Editorial: City Planning’s latest mess

Pub date September 15, 2009
SectionBruce Blog

When, oh when, will Dean Macris finally go away?

EDITORIAL The San Francisco city planning director, John Rahaim, has kept a fairly low profile since taking over the troubled department in 2008. But some serious problems are starting to fester on his watch — and if he and the planning commissioners don’t clean up the mess, the supervisors need to step in.

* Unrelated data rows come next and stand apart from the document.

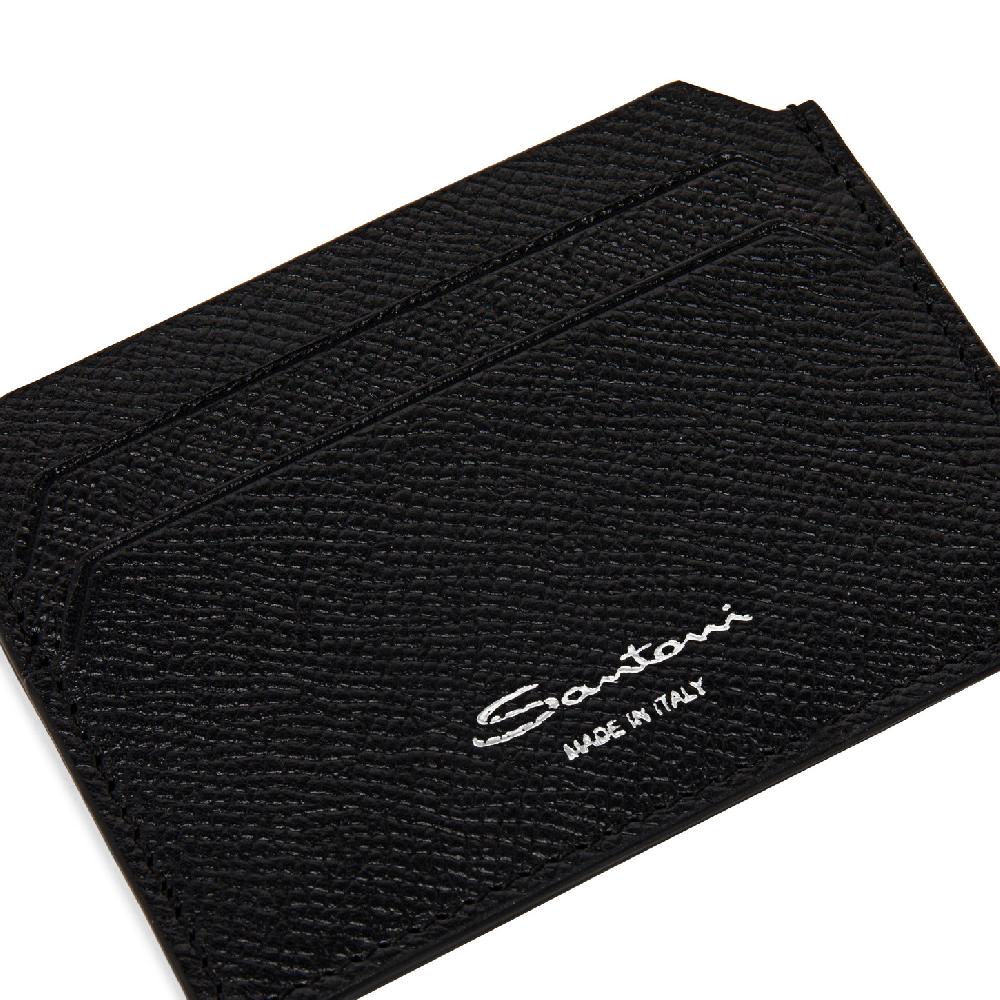 Santoni Porta carte di credito in saffiano nero 2025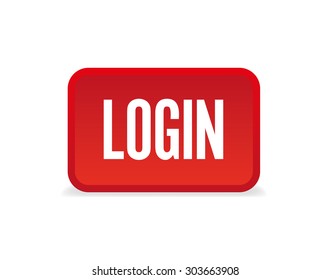 Login three-dimensional square button isolated on white background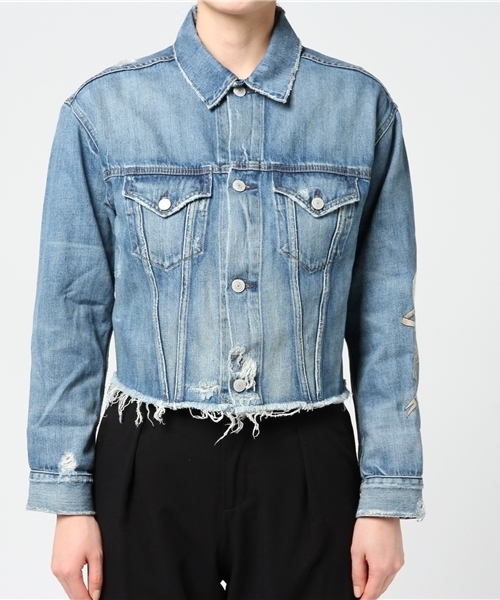 Denim & Supply Ralph Lauren（デニムアンドサプライラルフローレン）の「パッチド デニム ボーイフレンド ジャケット（デニムジャケット・レディース・ブルー系9・LARGE/X-SMALL/SMALL/MEDIUM）」の9枚目の写真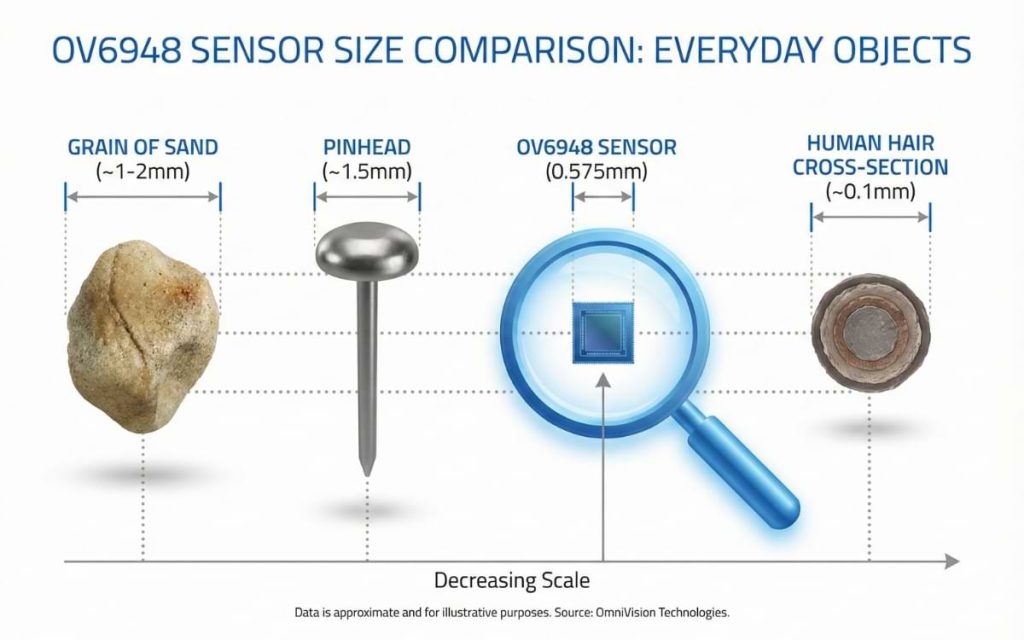 Educational infographic comparing the size of the OmniVision OV6948 sensor (0.575mm) to common objects: a grain of sand, a pinhead, and a human hair cross-section.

Rahaim remains somewhat in the shadow of the former director, Dean Macris, who is responsible for some of the worst San Francisco development problems of the past three decades. And the Macris influence is still very heavy in the department. But Rahaim needs to step out and show that things are going to change. For starters, he should:

Scrap the plan to privatize environmental review. As Rebecca Bowe reports on page 15, the department is looking at bringing in outside consultants to help clear up the backlog in the Major Environmental Analysis division of the Planning Department. It’s a horrible idea — the environmental consulting firms that do this work make most of their money from developers, and that’s where their loyalties will always lie. The city planning staff is by no means perfect, but at least the unionized MEA staffers have some ability to demand that builders follow the rules and that environmental impact reports are relatively honest. The whole idea comes (not surprisingly) from the big developers, particularly Lennar Corp. at Hunters Point and the consortium looking to redevelop Treasure Island; they’re worried about the short-staffed Planning Department’s slow pace of project review. But we don’t see those developers helping raise new revenue for the city — money that could allow planning to hire more staff.